Märkische Erzeuger haben angesichts der sehr arbeitsintensiven Kulturen und des riesigen Drucks des Handels auf die Abnahmepreise kaum finanzielle Spielräume. In einer am Dienstag veröffentlichen Mitteilung heißt es: »Die Verbände des Garten-, Obst- und Spargelanbaus, der Landesbauernverband,
Bauernbund und Ökoanbauverbände in Brandenburg haben ein existenzielles Interesse daran, dass die saisonal eingesetzten Arbeitnehmerinnen und Arbeitnehmer wiederkommen und einen festen qualifizierten Mitarbeiterstamm herausbilden.«
Um dies zu sichern, gehe es unabhängig von Corona um faire Arbeitsbedingungen, betonte Axel Vogel. Die Branche versprach daher, »schwarzen Schafen«, die sich nicht an Lohnstandards, angemessene Unterbringung und festgelegte Arbeitszeiten sowie Hygienevorkehrungen hielten, entschieden entgegenzutreten. Regelmäßig führe auch das Landesamt für Arbeitsschutz, Verbraucherschutz und Gesundheit gemeinsam mit dem Zoll Kontrollen durch. Der Agrarminister kündigte zudem an, mit dem Handelsverband Berlin-Brandenburg gerechtere Marktbeziehungen und angemessene Preise zu thematisieren.
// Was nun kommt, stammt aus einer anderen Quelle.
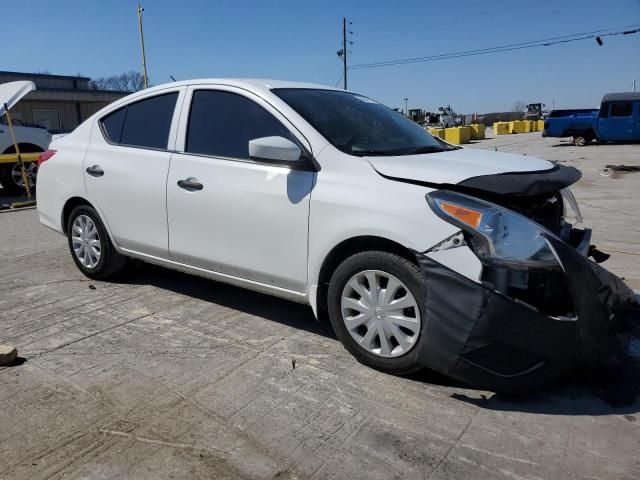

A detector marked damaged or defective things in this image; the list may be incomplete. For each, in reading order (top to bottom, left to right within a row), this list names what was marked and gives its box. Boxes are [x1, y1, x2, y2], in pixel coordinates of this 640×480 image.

damaged front end of car [418, 167, 636, 392]
crumpled front bumper [416, 236, 640, 394]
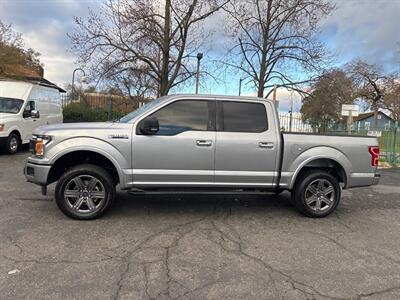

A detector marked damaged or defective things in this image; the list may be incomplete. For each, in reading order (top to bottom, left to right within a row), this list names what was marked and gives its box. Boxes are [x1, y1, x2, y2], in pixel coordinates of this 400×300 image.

Arbeitsminister Steinbach forderte, angesichts wachsender Arbeitskräfteknappheit mittel- und langfristig mehr für »Gute Arbeit« zu tun, »damit die Saisonarbeit in der Landwirtschaft attraktiv bleibt«. Voraussetzung seien Dialog und Teilhabe der Akteure.
»Alle Beteiligten – die Gewerkschaften, die Anbauverbände als Arbeitgeber und die Landesregierung – wollen, dass gute Saisonarbeit ein echtes Qualitätsmerkmal für die Landwirtschaft und das Verarbeitungsgewerbe in Brandenburg wird«, resümierte Axel Vogel.